(February 10, 2017 at 2:43 pm)Neo-Scholastic Wrote: Circuit court justices do not receive national security briefs.
While this is true, stating this flatly and without context misses two important points:
1) As the Court noted in its Opinion, the President was certainly within his rights to provide the court with classified information upon which his decisions were based. The Court would have had to keep this confidential. That the President didn't do this means that he either a) didn't actually have classified information he believed would be helpful to his cause or b) he didn't trust the confidentiality procedures of the 9th Circuit court (which would be a mind-boggling level of paranoia) or otherwise wasn't prepared to submit this information for in camera review. That's his choice.

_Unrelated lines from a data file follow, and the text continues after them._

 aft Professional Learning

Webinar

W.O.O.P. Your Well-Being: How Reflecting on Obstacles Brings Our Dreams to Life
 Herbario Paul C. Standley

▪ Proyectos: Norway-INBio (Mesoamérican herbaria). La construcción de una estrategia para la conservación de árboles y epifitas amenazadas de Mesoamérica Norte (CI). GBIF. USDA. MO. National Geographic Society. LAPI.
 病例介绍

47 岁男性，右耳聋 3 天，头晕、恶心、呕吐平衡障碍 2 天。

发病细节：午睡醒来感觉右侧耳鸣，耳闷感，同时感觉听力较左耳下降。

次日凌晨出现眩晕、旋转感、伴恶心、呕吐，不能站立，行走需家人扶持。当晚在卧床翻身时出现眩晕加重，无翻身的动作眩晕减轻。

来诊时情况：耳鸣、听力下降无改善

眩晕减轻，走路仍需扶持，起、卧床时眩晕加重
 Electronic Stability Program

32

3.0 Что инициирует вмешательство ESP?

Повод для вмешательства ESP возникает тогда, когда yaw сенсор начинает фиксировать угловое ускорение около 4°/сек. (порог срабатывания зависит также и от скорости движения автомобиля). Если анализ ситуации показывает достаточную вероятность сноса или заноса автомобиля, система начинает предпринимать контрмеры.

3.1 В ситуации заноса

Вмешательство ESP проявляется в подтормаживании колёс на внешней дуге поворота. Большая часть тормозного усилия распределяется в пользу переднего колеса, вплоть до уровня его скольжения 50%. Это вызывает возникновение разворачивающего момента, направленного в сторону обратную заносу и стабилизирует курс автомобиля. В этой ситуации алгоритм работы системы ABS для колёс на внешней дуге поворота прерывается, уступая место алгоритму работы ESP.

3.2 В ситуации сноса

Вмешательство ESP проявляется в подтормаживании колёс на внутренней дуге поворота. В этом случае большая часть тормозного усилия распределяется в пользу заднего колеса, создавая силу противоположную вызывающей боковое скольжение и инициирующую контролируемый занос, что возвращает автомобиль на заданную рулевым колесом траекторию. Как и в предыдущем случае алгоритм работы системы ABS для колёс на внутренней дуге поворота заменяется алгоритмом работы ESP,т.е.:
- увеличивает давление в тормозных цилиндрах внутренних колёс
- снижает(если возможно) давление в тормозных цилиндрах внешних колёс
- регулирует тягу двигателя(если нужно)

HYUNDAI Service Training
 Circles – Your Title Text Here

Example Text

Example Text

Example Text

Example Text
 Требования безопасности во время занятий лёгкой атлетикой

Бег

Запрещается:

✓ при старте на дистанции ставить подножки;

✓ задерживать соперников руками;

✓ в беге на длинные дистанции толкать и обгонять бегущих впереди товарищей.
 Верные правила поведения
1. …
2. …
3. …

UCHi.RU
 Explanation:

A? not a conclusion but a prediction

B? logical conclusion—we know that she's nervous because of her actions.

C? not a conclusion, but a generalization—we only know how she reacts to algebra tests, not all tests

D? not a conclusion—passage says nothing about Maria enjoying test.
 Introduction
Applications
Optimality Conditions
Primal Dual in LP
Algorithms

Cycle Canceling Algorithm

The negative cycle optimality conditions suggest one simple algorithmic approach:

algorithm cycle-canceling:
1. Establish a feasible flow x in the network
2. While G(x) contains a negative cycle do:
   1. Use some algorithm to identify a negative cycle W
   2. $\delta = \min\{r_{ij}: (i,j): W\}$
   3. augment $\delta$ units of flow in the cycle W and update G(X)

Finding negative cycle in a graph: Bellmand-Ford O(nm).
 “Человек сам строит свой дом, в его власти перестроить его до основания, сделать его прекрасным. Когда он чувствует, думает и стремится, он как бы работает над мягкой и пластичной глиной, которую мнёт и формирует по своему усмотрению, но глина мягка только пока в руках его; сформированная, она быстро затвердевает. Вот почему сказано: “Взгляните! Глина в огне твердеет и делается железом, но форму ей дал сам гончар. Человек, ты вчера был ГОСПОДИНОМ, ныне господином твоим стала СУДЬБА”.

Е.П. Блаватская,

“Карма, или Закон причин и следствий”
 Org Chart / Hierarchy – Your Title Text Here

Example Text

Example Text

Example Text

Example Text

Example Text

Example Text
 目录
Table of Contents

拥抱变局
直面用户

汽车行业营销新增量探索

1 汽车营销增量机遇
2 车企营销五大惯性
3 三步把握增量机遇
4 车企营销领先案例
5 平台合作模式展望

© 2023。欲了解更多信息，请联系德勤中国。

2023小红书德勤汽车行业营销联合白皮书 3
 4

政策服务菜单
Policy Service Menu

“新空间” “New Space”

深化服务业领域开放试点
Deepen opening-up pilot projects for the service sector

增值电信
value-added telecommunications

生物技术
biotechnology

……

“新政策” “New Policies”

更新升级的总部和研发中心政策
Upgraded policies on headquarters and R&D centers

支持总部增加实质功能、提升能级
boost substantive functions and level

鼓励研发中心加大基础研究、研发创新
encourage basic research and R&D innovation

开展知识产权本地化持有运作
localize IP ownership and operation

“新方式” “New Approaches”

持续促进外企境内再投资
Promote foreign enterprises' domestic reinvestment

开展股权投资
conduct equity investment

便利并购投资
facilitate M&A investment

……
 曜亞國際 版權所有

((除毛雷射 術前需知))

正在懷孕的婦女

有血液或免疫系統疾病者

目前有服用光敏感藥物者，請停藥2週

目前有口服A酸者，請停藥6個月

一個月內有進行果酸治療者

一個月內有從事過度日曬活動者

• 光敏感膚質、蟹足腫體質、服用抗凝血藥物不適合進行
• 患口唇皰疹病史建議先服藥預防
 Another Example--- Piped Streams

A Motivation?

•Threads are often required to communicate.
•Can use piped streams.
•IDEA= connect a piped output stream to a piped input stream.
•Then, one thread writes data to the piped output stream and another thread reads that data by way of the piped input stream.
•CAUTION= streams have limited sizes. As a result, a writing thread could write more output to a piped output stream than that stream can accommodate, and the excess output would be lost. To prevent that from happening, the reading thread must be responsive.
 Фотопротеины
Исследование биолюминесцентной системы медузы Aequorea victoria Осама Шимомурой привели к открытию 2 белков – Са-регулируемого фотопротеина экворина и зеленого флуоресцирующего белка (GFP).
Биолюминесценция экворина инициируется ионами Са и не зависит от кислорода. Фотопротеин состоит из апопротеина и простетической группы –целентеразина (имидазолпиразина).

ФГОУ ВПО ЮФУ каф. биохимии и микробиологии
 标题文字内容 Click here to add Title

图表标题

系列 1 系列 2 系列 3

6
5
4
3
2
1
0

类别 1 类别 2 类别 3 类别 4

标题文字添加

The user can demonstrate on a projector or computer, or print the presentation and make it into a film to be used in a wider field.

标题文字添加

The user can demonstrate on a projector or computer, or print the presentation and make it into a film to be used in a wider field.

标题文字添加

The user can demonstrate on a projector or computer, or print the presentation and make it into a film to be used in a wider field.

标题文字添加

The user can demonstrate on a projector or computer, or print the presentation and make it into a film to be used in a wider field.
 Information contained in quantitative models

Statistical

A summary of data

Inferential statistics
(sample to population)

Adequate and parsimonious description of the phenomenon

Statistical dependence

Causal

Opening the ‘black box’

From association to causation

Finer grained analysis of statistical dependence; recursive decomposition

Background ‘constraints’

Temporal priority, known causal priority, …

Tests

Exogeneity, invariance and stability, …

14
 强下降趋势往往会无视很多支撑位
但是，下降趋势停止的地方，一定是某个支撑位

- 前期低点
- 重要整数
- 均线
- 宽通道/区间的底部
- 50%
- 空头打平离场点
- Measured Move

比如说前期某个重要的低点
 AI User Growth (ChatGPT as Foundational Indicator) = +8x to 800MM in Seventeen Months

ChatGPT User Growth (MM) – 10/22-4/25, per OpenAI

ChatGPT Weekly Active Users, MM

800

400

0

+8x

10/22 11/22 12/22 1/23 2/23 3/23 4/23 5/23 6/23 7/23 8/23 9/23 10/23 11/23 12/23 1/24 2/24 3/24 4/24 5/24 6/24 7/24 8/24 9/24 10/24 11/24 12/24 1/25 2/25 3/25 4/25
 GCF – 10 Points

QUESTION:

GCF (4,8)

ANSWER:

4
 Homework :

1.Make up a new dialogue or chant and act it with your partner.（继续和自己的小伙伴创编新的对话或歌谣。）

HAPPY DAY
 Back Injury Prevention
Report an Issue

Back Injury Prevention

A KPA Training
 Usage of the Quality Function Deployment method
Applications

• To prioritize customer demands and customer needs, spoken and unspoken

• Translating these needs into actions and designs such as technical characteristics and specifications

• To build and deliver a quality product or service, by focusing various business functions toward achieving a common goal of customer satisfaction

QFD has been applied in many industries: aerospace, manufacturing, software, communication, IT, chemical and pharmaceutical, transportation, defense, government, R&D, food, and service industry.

2) The statement suggests the existence of instances that are unreviewable, inasmuch as it implies the existence of situations in which some document/file/information X is needed to understand the constitutionality of a governmental decision, but the arbiters of constitutionality may not see X, and therefore the constitutionality of the decision *cannot effectively* be reviewed. This is simply not the law, and if true would allow the President, any time a decision of his is challenged, to say "I have a *confidential* reason why I'm doing this, and if you (the Court) could see that, you would agree it's constitutional." (Which, I shouldn't need to say, is absurd.)
How will we know, when the morning comes, we are still human? - 2D
Don't worry, my friend. If this be the end, then so shall it be.
Don't worry, my friend. If this be the end, then so shall it be.